» **DO WYKONANIA**: Przepisz wiernie fragment tekstu o portalu Kresy.pl: wszystko od słów „Kierowany przez znanego” w dół aż do słów „tego osobliwego tandemu.”.

» **PRZYTOCZONY TEKST**:
-=-=-
Kierowany przez znanego paszkwilanta Marcina Reya profil „Rosyjska V kolumna w Polsce” opublikował artykuł, w którym świadomie podano i uwypuklono fałszywe informacje na temat portalu Kresy.pl. Zostały one powtórzone przez Frondę.pl. Nie jest to pierwsze „osiągnięcie” tego osobliwego tandemu.
W jednym z ostatnich wpisów na profilu „Rosyjska V kolumna w Polsce” Marcin Rey zamieścił wpis zatytułowany „Korwin, Skalski, z Kresy.pl i Manuel Mołotow – Ribbentrop”. Został on przedrukowany przez portal Fronda.pl.
„Dla Janusza Korwin-Mikke kompromitująca jest znajomość z Marcinem Skalskim z portalu kresy.pl i „Wileńskiej Republiki Ludowej”, jednak psychofanów JKM i czytelników kresy.pl zastanowić powinna ich komitywa z neonazistą i eurazjatą Manuelem Ochsenreiterem, który powinien się raczej nazywać Manuel Mołotow-Ribbentrop” – czytamy na profilu "Rosyjska V kolumna..." i portalu Fronda.pl. Opisano tam wyjazd do Moskwy i Czeczenii, w którym uczestniczył europoseł Janusz Korwin-Mikke, a także były redaktor portalu Kresy.pl Marcin Skalski. Brali w nim udział również m.in. działacze prorosyjskiej partii Zmiana. Rey zamieścił m.in. zdjęcia z tego wyjazdu. Na jednym z nich Skalski został podpisany jako redaktor Kresów.pl.
-=-=-
» **FRAGMENT ZBIORU DANYCH**:
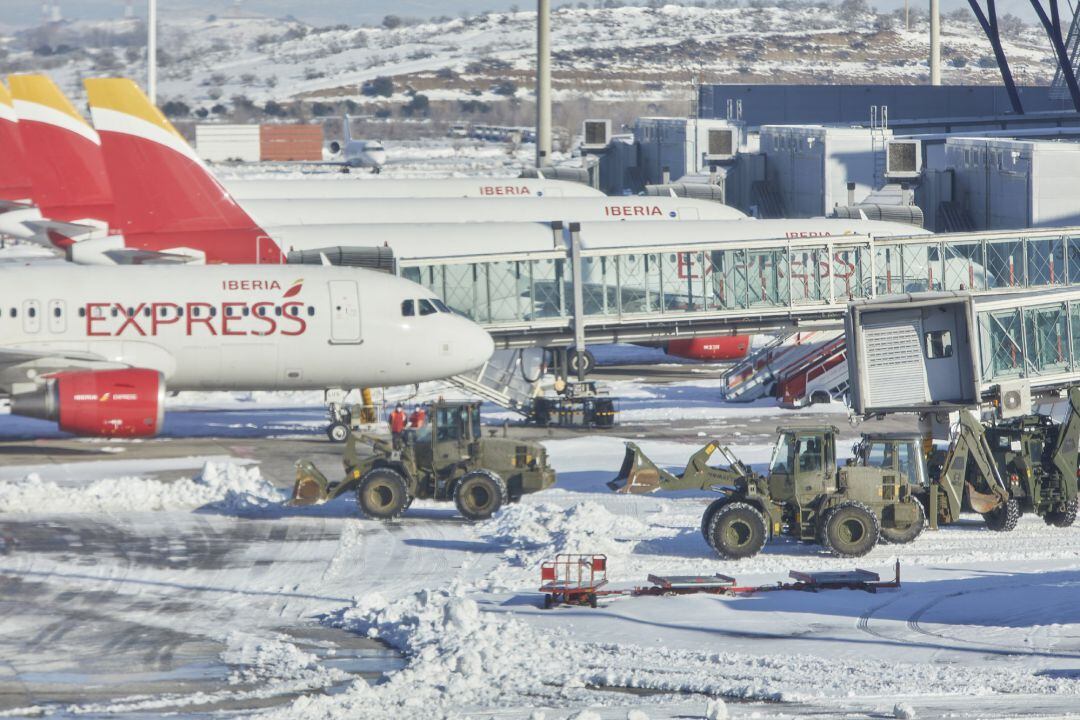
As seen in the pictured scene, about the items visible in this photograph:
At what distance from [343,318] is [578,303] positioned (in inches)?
330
-=-=-
» **ROZWIĄZANIE ZADANIA**:
Kierowany przez znanego paszkwilanta Marcina Reya profil „Rosyjska V kolumna w Polsce” opublikował artykuł, w którym świadomie podano i uwypuklono fałszywe informacje na temat portalu Kresy.pl. Zostały one powtórzone przez Frondę.pl. Nie jest to pierwsze „osiągnięcie” tego osobliwego tandemu.